[Image-based spatial reasoning data]

^^^^^^^^

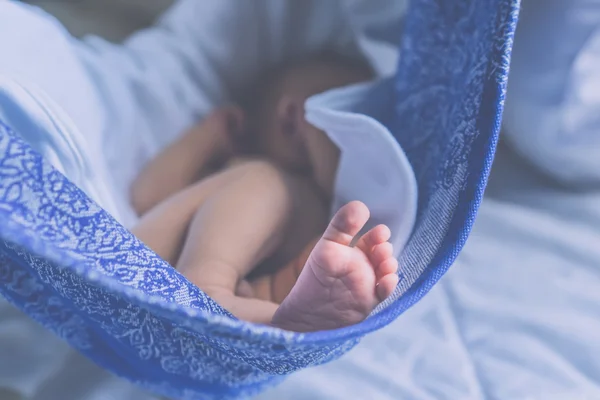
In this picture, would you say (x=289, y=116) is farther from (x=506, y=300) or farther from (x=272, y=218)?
(x=506, y=300)

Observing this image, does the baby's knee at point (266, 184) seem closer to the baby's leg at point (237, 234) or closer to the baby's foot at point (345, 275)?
the baby's leg at point (237, 234)

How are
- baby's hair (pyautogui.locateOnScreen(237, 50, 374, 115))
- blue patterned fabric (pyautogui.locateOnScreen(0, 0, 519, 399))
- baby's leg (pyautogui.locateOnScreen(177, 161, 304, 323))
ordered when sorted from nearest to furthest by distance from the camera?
1. blue patterned fabric (pyautogui.locateOnScreen(0, 0, 519, 399))
2. baby's leg (pyautogui.locateOnScreen(177, 161, 304, 323))
3. baby's hair (pyautogui.locateOnScreen(237, 50, 374, 115))

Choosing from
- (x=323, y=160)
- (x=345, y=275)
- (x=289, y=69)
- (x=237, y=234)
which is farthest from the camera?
(x=289, y=69)

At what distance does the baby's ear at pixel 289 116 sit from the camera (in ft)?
2.19

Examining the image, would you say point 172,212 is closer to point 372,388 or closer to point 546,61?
point 372,388

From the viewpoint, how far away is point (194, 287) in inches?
14.2

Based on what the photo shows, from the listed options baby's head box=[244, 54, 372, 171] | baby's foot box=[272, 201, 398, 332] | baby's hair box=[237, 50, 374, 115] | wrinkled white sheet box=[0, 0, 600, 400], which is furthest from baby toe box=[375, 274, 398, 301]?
baby's hair box=[237, 50, 374, 115]

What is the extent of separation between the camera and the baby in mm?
344

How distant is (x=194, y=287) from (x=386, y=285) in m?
0.12

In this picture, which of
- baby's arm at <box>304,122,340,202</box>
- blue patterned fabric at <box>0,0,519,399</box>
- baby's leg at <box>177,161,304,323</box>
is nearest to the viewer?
blue patterned fabric at <box>0,0,519,399</box>

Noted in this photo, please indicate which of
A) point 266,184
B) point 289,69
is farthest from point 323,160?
point 289,69

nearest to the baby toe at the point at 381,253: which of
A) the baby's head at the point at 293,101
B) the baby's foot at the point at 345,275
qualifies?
the baby's foot at the point at 345,275

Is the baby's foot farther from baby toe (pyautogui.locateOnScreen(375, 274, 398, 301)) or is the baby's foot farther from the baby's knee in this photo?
the baby's knee

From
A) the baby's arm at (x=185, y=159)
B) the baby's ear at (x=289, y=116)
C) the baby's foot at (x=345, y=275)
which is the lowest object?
the baby's arm at (x=185, y=159)
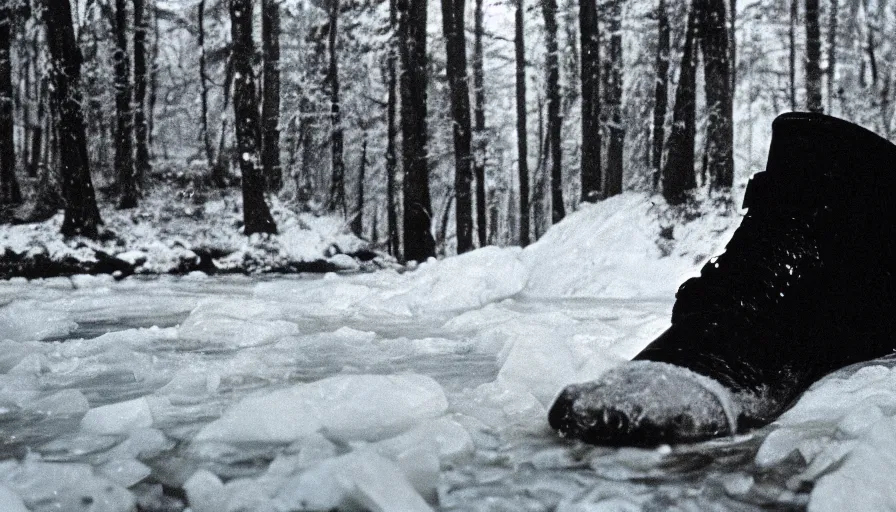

^^^^^^^^

• Task statement: How many lines of the material contain the string "patterned"? Matching is case-sensitive; give only the number.

• Task solution: 4